• Written exercise: Repeat the material exactly as it appears.

• Part of a data file:
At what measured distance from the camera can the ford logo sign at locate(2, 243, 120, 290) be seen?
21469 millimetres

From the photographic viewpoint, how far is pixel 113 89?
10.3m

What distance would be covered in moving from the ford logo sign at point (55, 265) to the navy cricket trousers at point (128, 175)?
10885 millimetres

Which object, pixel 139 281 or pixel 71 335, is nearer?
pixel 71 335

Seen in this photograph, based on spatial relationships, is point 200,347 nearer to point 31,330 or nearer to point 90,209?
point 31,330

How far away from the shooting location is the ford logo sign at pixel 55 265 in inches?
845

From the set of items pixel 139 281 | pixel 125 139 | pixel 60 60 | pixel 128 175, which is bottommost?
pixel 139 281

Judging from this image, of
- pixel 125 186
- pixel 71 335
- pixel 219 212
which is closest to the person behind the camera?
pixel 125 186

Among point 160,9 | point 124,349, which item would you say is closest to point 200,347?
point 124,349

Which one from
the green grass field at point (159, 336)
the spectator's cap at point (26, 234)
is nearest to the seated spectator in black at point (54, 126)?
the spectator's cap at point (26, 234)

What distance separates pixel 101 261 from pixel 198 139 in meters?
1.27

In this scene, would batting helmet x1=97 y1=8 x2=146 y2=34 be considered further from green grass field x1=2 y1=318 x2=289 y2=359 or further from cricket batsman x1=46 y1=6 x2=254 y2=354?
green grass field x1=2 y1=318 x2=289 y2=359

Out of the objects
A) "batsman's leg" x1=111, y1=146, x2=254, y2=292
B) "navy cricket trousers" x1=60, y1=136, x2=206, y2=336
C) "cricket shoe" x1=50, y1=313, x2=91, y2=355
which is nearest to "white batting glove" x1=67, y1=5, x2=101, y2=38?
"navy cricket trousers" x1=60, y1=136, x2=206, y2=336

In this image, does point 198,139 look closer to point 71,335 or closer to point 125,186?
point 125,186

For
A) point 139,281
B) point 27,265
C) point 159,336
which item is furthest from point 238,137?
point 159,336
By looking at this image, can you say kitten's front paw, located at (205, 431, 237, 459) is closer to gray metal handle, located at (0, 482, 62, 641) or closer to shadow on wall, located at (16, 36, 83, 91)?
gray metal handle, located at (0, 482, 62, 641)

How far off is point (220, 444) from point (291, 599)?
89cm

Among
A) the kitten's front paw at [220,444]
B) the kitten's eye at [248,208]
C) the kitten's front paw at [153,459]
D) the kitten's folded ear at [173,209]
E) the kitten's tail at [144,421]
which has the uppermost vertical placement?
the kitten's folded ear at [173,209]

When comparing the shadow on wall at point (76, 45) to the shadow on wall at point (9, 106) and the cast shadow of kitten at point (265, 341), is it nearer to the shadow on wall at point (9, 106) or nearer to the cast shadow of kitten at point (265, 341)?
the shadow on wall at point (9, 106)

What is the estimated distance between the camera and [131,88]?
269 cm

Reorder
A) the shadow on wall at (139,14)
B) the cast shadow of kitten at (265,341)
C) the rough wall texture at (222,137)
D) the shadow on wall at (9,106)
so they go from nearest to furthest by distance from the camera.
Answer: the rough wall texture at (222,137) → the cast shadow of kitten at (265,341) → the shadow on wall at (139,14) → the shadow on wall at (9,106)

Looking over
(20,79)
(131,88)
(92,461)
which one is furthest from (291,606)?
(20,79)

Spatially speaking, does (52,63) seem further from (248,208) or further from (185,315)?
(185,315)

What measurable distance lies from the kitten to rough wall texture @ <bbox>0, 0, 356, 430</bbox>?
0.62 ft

• Answer to the exercise:
At what measured distance from the camera can the ford logo sign at locate(2, 243, 120, 290) be seen?
21469 millimetres

From the photographic viewpoint, how far is pixel 113 89?
10.3m

What distance would be covered in moving from the ford logo sign at point (55, 265) to the navy cricket trousers at point (128, 175)?
10885 millimetres

Which object, pixel 139 281 or pixel 71 335, is nearer?
pixel 71 335

Seen in this photograph, based on spatial relationships, is point 200,347 nearer to point 31,330 or nearer to point 90,209?
point 31,330

How far away from the shooting location is the ford logo sign at pixel 55 265 in inches?
845

From the set of items pixel 139 281 | pixel 125 139 | pixel 60 60 | pixel 128 175, which is bottommost?
pixel 139 281

Judging from this image, of
- pixel 125 186
- pixel 71 335
- pixel 219 212
which is closest to the person behind the camera?
pixel 125 186

Among point 160,9 | point 124,349, which item would you say is closest to point 200,347?
point 124,349

Which one from
the green grass field at point (159, 336)
the spectator's cap at point (26, 234)
is nearest to the seated spectator in black at point (54, 126)?
the spectator's cap at point (26, 234)

What distance separates pixel 101 261 from pixel 198 139 in meters?
1.27

In this scene, would batting helmet x1=97 y1=8 x2=146 y2=34 be considered further from green grass field x1=2 y1=318 x2=289 y2=359 or further from cricket batsman x1=46 y1=6 x2=254 y2=354?
green grass field x1=2 y1=318 x2=289 y2=359

Out of the objects
A) "batsman's leg" x1=111, y1=146, x2=254, y2=292
B) "navy cricket trousers" x1=60, y1=136, x2=206, y2=336
C) "cricket shoe" x1=50, y1=313, x2=91, y2=355
which is nearest to "white batting glove" x1=67, y1=5, x2=101, y2=38?
"navy cricket trousers" x1=60, y1=136, x2=206, y2=336

In this image, does point 198,139 look closer to point 71,335 or closer to point 125,186?
point 125,186

For
A) point 139,281
B) point 27,265
C) point 159,336
which item is furthest from point 238,137?
point 159,336
By looking at this image, can you say kitten's front paw, located at (205, 431, 237, 459) is closer to gray metal handle, located at (0, 482, 62, 641) or closer to shadow on wall, located at (16, 36, 83, 91)?
gray metal handle, located at (0, 482, 62, 641)

How far off is point (220, 444) from point (291, 599)?
89cm

Among
A) the kitten's front paw at [220,444]
B) the kitten's eye at [248,208]
C) the kitten's front paw at [153,459]
D) the kitten's folded ear at [173,209]
E) the kitten's tail at [144,421]
which has the uppermost vertical placement?
the kitten's folded ear at [173,209]

When comparing the shadow on wall at point (76, 45) to the shadow on wall at point (9, 106) and the cast shadow of kitten at point (265, 341), is it nearer to the shadow on wall at point (9, 106) or nearer to the cast shadow of kitten at point (265, 341)?
the shadow on wall at point (9, 106)

What is the estimated distance between the camera and [131,88]?
269 cm

Reorder
A) the shadow on wall at (139,14)
B) the cast shadow of kitten at (265,341)
C) the rough wall texture at (222,137)
D) the shadow on wall at (9,106)
so they go from nearest to furthest by distance from the camera.
Answer: the rough wall texture at (222,137) → the cast shadow of kitten at (265,341) → the shadow on wall at (139,14) → the shadow on wall at (9,106)

Looking over
(20,79)
(131,88)
(92,461)
which one is furthest from (291,606)?
(20,79)

Spatially speaking, does (52,63) seem further from (248,208) or further from (185,315)?
(185,315)

What measurable distance lies from the kitten to rough wall texture @ <bbox>0, 0, 356, 430</bbox>?
0.62 ft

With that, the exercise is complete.